More than half of Li's prescriptions between 2008 until his arrest in 2011 were for the highly addictive opioid drug oxycodone. More than a quarter of his prescriptions during that time were for Xanax, which is also addictive.

When both of those drugs are taken together, they can impair an individual's breathing. Experts who testified for the Office of the Special Narcotics Prosecutor said the combination could be fatal.

Li was charged with two counts of second-degree manslaughter for the deaths of Haeg and Rappold, and was also brought up on counts of reckless endangerment, criminal sale of a prescription, fraud and others.

After his conviction on most of the charges, including manslaughter, Li was handed a combined sentence of 10 to 20 years in prison. The manslaughter charges, alone, accounted for five to 15 years of that sentence.

Li's defense counsel contested arguments by the Office of the Special Narcotics Prosecutor that the doctor didn't consider the medical history, or actual pain experienced, by his patients before he chose to prescribe them opioids.

In the case of the two patients who overdosed on his prescriptions, Haeg and Rappold, Li physically examined both and wrote them prescriptions within the guidelines of the U.S. Food and Drug Administration, he said.

"I urge you to look at these records," Belair said. "He performs a physical examination on both of these patients."

Associate Judge Eugene Fahey appeared skeptical of Belair's argument that Li was operating his clinic without any knowledge that his patients could be dealing with addiction or using his service to obtain drugs without a medical need for them.

Fahey pointed to the fact that Li only accepted cash at the clinic, for example, and that he charged patients more if they returned before their previous prescription was scheduled to run out.

"There were just a series of things in the record that seemed to establish the requisite conscious intent in this case under legal sufficiency and connect it to both Rappold and Haeg," Fahey said.

Fahey later questioned Rivellese, though, about how much discretion his office viewed prosecutors to have in bringing criminal charges related to an overdose on opioids.

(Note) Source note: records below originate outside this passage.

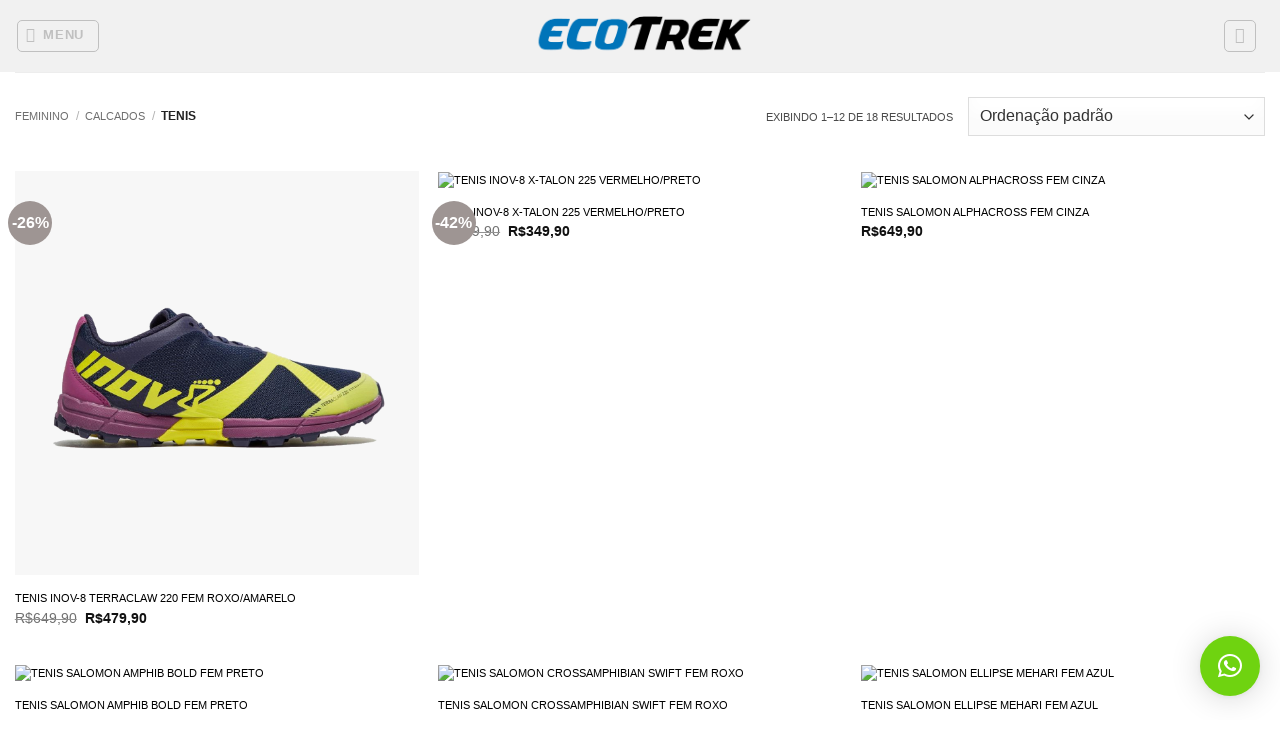

--- FILE ---
content_type: text/css
request_url: https://www.ecotrek.com.br/wp-content/uploads/so-css/so-css-flatsome.css?ver=1596296920
body_size: 63
content:
.woocommerce-result-count.hide-for-medium {
  text-transform: uppercase;
  font-size: 11px;
}

.page-title-inner.flex-row.medium-flex-wrap.container {
  text-transform: uppercase;
}

a {
  text-transform: uppercase;
  font-size: 11px;
}

.product-title.product_title.entry-title {
  text-transform: uppercase;
  font-size: 24px;
}

.stock.in-stock {
  text-transform: uppercase;
}

.pwb-text-before-brands-links {
  text-transform: uppercase;
  font-size: 12px;
}

.copyright-footer {
  font-size: 11px;
}

.wpcf7-form-control.wpcf7-text.wpcf7-email.wpcf7-validates-as-required.wpcf7-validates-as-email {
  font-size: 11px;
}

.wpcf7-form-control.wpcf7-submit.button {
  font-size: 11px;
}

label {
  text-transform: uppercase;
}

.posted_in {
  text-transform: uppercase;
  font-size: 11px;
}

.sku {
  text-transform: uppercase;
  font-size: 11px;
}

.sku_wrapper {
  font-size: 11px;
}

.cart-empty.woocommerce-info {
  text-transform: uppercase;
  font-size: 11px;
}

.button.primary.wc-backward {
  font-size: 11px;
}

strong {
  text-transform: uppercase;
  font-size: 11px;
}

.checkout-button.button.alt.wc-forward {
  font-size: 11px;
}

.button-continue-shopping.button.primary.is-outline {
  font-size: 11px;
}

.is-form.expand {
  font-size: 11px;
  text-transform: uppercase;
}

#coupon_code.input-text {
  font-size: 11px;
  text-transform: uppercase;
}

.widget-title {
  text-transform: uppercase;
}

.message-container {
  font-size: 11px;
  text-transform: uppercase;
}



#quantity_5f257cf9ed105.input-text.qty.text {
  font-size: 11px;
}

.button.wc-forward {
  font-size: 11px;
}

.button.checkout.wc-forward {
  font-size: 11px;
}

.woocommerce-store-notice.demo_store {
  font-size: 11px;
  text-transform: uppercase;
}

#quantity_5f258e63ea11b.input-text.qty.text {
  font-size: 11px;
}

He asked if the same standard used against Li could be used against a pharmacist filling prescriptions for addictive drugs, or even a drug distributor or manufacturer.

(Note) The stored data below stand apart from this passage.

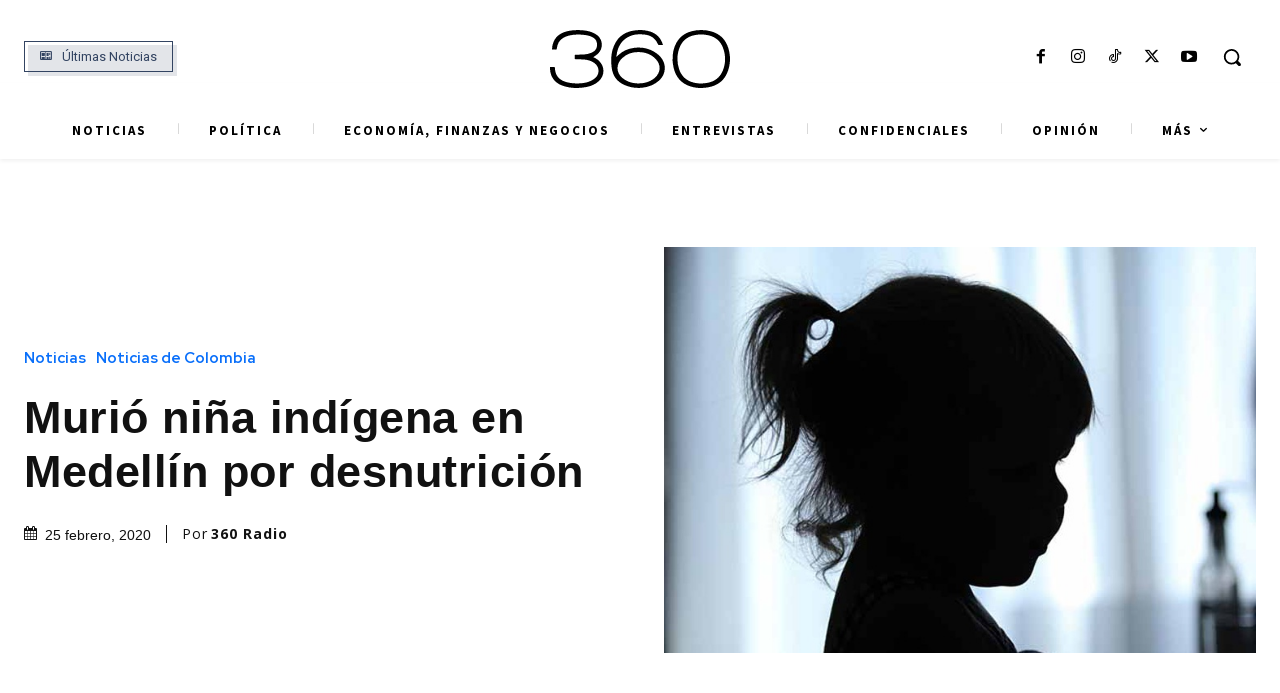

--- FILE ---
content_type: text/html; charset=utf-8
request_url: https://www.google.com/recaptcha/api2/aframe
body_size: 154
content:
<!DOCTYPE HTML><html><head><meta http-equiv="content-type" content="text/html; charset=UTF-8"></head><body><script nonce="1Y4kZOjhsAQBRL7AMABIaA">/** Anti-fraud and anti-abuse applications only. See google.com/recaptcha */ try{var clients={'sodar':'https://pagead2.googlesyndication.com/pagead/sodar?'};window.addEventListener("message",function(a){try{if(a.source===window.parent){var b=JSON.parse(a.data);var c=clients[b['id']];if(c){var d=document.createElement('img');d.src=c+b['params']+'&rc='+(localStorage.getItem("rc::a")?sessionStorage.getItem("rc::b"):"");window.document.body.appendChild(d);sessionStorage.setItem("rc::e",parseInt(sessionStorage.getItem("rc::e")||0)+1);localStorage.setItem("rc::h",'1769179295955');}}}catch(b){}});window.parent.postMessage("_grecaptcha_ready", "*");}catch(b){}</script></body></html>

"People aren't stupid, they recognize there's a pattern here," Fahey said. "Are they then eligible for criminal charges?"

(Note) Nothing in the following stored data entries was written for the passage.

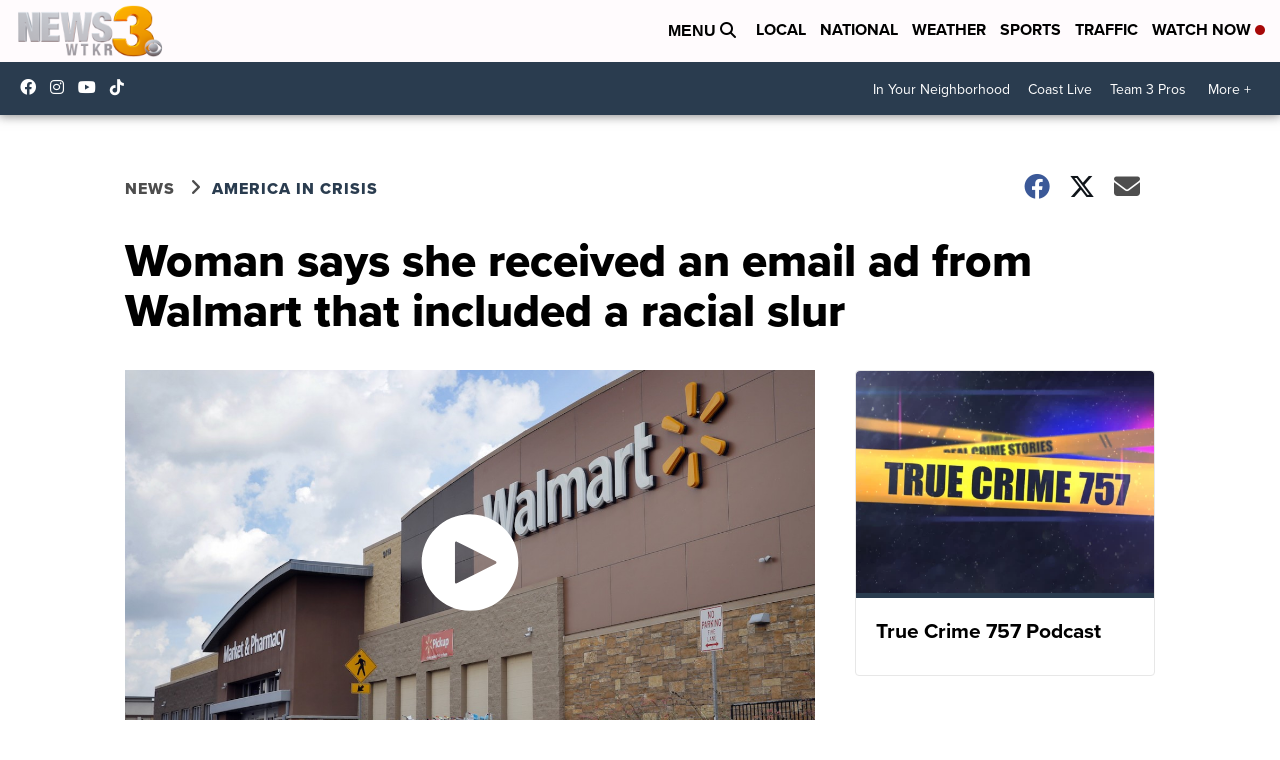

--- FILE ---
content_type: application/javascript; charset=utf-8
request_url: https://fundingchoicesmessages.google.com/f/AGSKWxVS05FxQ6pvb2m1TacMh_ZiwkyGUyrcuc7HYLo0TtWvICGnyl3Xm-78YjoqZ8F9ZeD-KJbIe35_AqCYawBICj8LR1Lp7TropNH8jHhRWKrrfvi2rj_ks3-8l7l5gvStiOpX_87x1dBcJ5LnQtjrWdFrlOSh2FeNclD5Zc7iW7obDtFCD5uRj6feaVlT/__ad_sidebar_/antiadblock./ad-iframe?/sl/assetlisting/?/adlog.php?
body_size: -1289
content:
window['cd6f440c-739a-41c0-807f-302fee43f431'] = true;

Rivellese responded that each case would rely on the underlying evidence against those individuals and entities, including whether they had knowledge that those drugs could have been misused by patients.

"You're going to have to be able to convince a jury beyond a reasonable doubt that this person knew about the risks," Rivellese said.

The Court of Appeals will likely hand down a decision on the matter next month, or in December.